• _Document excerpt_:
= Beginning of Section =

RAS-associated autoimmune leukoproliferative disorder

= RAS-associated autoimmune leukoproliferative disorder =

RAS-associated autoimmune leukoproliferative disorder (RALD) is a rare genetic disorder of the immune system. RALD is characterized by lymphadenopathy, splenomegaly, autoimmunity, and elevation in granulocytes and monocytes. It shares many features with autoimmune lymphoproliferative syndrome and is caused by somatic mutations in NRAS or KRAS. This was first described by investigators João Oliveira and Michael Lenardo from the National Institutes of Health.

==Presentation==
Clinically, RALD is characterized by splenomegaly, a relatively mild degree of peripheral lymphadenopathy, and autoimmunity. The autoimmune phenotype can present in childhood or adulthood and primarily includes autoimmune hemolytic anemia, ITP, and neutropenia. Some patients have a history of recurrent respiratory tract infections. It is unclear if increased risk for malignancy is part of RALD.

Importantly, however, the clinical and laboratory phenotype resembles juvenile myelomonocytic leukemia. The high fatality rate of this childhood blood cancer puts it in sharp contrast when compared to the relatively benign and chronic course of RALD. Approximately 15-30% of patients diagnosed with JMML have somatic, activating RAS mutations. However, due to the difficulty in distinguishing JMML from RALD, it is possible a subset of patients treated for JMML actually have RALD and could therefore avoid the aggressive JMML treatment. This distinction is under investigation.

= End of Section =

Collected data
= Beginning of Section =

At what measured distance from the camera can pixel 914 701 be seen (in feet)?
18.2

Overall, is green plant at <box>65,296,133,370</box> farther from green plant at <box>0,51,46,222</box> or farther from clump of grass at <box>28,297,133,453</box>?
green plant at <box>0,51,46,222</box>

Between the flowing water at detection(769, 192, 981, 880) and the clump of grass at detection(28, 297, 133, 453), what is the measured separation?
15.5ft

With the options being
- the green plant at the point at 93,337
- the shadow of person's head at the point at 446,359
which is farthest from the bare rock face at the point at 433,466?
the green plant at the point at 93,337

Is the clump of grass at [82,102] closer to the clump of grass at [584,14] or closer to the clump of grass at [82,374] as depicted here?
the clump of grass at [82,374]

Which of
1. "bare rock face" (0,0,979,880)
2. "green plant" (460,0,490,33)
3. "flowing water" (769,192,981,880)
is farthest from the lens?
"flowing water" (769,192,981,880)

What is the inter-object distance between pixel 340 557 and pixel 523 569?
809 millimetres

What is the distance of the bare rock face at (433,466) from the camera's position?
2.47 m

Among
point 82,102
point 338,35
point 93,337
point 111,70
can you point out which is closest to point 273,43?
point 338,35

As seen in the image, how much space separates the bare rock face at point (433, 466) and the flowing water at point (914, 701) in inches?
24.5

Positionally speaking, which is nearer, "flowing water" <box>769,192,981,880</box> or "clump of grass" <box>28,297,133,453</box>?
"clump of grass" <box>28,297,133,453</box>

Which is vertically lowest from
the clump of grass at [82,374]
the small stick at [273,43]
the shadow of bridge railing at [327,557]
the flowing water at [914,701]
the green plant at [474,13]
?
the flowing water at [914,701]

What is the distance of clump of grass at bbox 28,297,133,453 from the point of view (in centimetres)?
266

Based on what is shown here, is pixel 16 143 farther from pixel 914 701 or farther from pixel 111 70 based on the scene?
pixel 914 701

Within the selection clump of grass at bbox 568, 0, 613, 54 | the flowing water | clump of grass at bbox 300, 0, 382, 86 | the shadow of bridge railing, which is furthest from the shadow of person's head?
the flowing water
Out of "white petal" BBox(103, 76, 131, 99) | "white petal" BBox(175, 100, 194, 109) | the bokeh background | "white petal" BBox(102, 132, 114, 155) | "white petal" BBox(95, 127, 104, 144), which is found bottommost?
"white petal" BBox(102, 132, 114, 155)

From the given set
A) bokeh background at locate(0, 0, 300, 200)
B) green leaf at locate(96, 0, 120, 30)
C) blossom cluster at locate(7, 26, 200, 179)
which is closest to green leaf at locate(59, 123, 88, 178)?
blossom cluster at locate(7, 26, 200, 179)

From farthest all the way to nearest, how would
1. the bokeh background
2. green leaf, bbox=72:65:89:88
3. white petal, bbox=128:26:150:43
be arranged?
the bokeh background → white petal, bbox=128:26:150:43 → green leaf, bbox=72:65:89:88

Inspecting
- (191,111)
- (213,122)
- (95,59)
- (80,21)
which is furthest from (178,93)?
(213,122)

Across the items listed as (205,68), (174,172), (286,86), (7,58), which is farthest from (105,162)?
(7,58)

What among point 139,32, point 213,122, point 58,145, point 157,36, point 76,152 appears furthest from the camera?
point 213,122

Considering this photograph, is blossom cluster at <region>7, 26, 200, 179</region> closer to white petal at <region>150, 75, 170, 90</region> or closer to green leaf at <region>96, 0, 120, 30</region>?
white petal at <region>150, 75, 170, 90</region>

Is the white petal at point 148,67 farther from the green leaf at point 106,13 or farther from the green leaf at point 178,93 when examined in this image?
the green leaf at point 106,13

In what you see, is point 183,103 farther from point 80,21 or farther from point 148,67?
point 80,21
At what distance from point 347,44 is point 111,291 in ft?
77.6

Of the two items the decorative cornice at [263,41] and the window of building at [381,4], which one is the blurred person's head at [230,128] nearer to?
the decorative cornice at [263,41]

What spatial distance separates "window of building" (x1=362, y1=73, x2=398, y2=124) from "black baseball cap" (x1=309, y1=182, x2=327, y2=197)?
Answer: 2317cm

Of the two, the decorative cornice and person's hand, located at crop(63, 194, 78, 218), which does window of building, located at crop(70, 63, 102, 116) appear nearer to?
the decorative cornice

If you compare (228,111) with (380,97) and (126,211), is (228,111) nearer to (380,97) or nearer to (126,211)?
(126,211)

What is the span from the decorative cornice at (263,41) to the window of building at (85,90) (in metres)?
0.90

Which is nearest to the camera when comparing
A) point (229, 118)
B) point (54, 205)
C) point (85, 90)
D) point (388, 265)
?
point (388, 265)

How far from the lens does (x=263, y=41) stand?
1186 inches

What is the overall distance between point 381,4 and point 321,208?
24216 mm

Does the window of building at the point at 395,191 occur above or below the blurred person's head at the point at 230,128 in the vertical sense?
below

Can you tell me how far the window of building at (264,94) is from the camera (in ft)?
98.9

= End of Section =
= Beginning of Section =

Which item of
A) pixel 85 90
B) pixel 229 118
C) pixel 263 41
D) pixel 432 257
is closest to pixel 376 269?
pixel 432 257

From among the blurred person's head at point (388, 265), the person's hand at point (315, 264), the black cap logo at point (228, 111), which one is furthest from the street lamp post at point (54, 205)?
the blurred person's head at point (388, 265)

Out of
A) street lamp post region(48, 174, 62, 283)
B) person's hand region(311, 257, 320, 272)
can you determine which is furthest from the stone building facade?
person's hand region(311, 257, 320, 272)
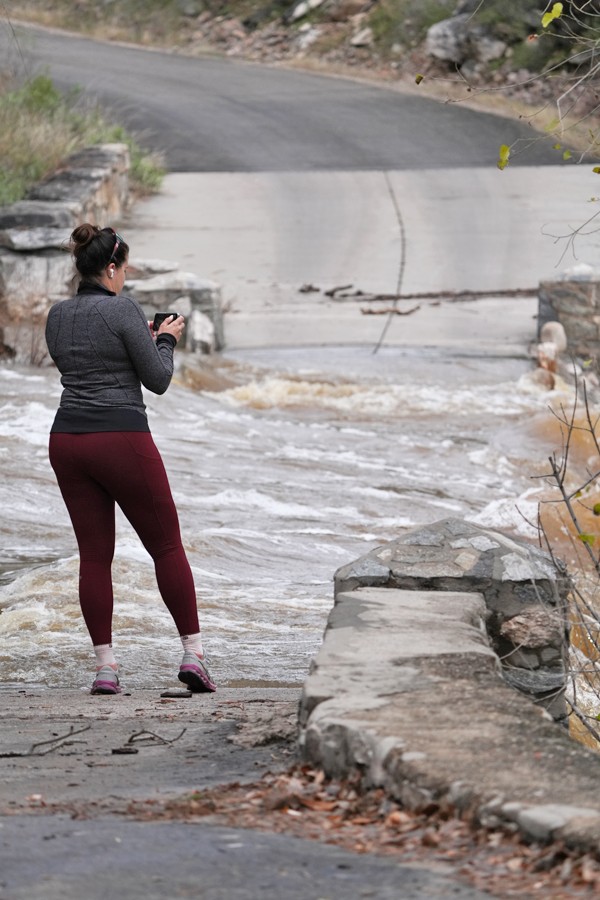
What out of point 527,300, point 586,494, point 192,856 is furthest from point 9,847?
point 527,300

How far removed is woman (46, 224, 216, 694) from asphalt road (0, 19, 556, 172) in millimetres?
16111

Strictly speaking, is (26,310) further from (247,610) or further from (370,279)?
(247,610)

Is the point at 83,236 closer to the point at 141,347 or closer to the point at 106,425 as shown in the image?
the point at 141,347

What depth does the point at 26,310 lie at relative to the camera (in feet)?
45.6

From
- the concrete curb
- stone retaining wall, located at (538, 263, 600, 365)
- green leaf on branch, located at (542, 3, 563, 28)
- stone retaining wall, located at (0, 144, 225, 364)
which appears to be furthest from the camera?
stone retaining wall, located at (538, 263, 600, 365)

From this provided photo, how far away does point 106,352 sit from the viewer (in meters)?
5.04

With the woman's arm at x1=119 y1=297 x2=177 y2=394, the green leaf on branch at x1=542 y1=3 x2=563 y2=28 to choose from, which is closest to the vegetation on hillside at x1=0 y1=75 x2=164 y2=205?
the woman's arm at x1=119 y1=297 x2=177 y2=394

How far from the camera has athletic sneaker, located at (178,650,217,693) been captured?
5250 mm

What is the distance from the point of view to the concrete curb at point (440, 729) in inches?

= End of Section =

• _Problems to work on_:
(1) Answer these questions from the article on RAS-associated autoimmune leukoproliferative disorder.
(a) Somatic mutations in which genes cause RALD?
(b) What share of patients diagnosed with JMML have somatic, activating RAS mutations?
(c) Which three conditions does the autoimmune phenotype of RALD primarily include?
(2) In the article on RAS-associated autoimmune leukoproliferative disorder, turn the paragraph beginning "Clinically, RALD is characterized" into a short bulleted list that keeps its main facts.
(3) Carry on the article about RAS-associated autoimmune leukoproliferative disorder from the point where it stops.

• _Answers for the tasks_:
(1)
(a) NRAS or KRAS
(b) Approximately 15-30%
(c) Autoimmune hemolytic anemia, ITP, and neutropenia

(2)
- Main clinical features: splenomegaly, relatively mild peripheral lymphadenopathy, and autoimmunity
- Autoimmunity may appear in childhood or adulthood, mainly as autoimmune hemolytic anemia, ITP, and neutropenia
- Some patients have had recurrent respiratory tract infections
- Whether RALD raises the risk of malignancy is unclear

(3)
==Genetics==
RALD is caused by gain-of-function somatic mutations in the genes NRAS or KRAS. NRAS and KRAS are members of the RAS subfamily and are implicated in many types of cancer. Somatic mutations are changes in DNA that occur after conception. Although generally somatic mutations can develop in any cell of the body, in RALD the somatic mutations only reside in the blood cells. Because these mutations are acquired and not in the germline, they cannot be inherited or passed on to children.

===Function===
Somatic RAS mutations greatly diminish the GTPase activity within the cell. The reduced GTPase activity locks the cells in an activated state and degrades the pro-apoptotic BIM protein, thus making the cells resistant to apoptosis. In contrast to ALPS, this apoptosis defect does not involve the FAS pathway.

==Diagnosis==
RALD patients show normal to modestly decreased total lymphocytes, mild to no elevation in αβ-double negative T cells, a relative expansion of B cells, and elevated granulocytes and monocytes. The absolute or relative monocytosis in particular is an important characteristic of this disorder and help differentiate it from ALPS. Autoantibodies are also common.

==Research==
Investigators at the National Institute of Allergy and Infectious Diseases at the US National Institutes of Health currently have clinical protocols to study new approaches to the diagnosis and treatment of this disorder.